> [Task details]: Whatever pictures appear, omit them, and repeat the data below exactly.

> [Data below]:
◆ ◆ ◆ ◆ ◆ ◆ ◆

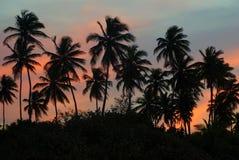 Plantation de paume sur une île tropicale au coucher du soleil au loin Photographie stock libre de droits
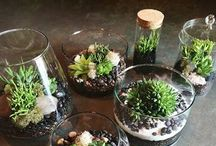 Awesome terrariums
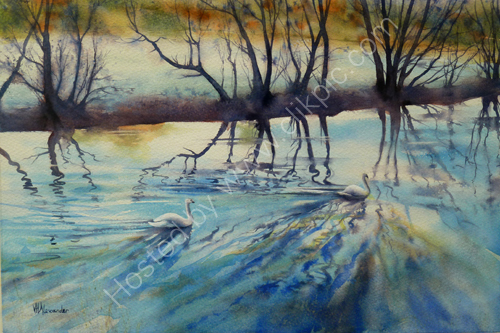 Swan Ripples on the Teme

◆ ◆ ◆ ◆ ◆ ◆ ◆

> [Answer box]:
 Plantation de paume sur une île tropicale au coucher du soleil au loin Photographie stock libre de droits
 Awesome terrariums
 Swan Ripples on the Teme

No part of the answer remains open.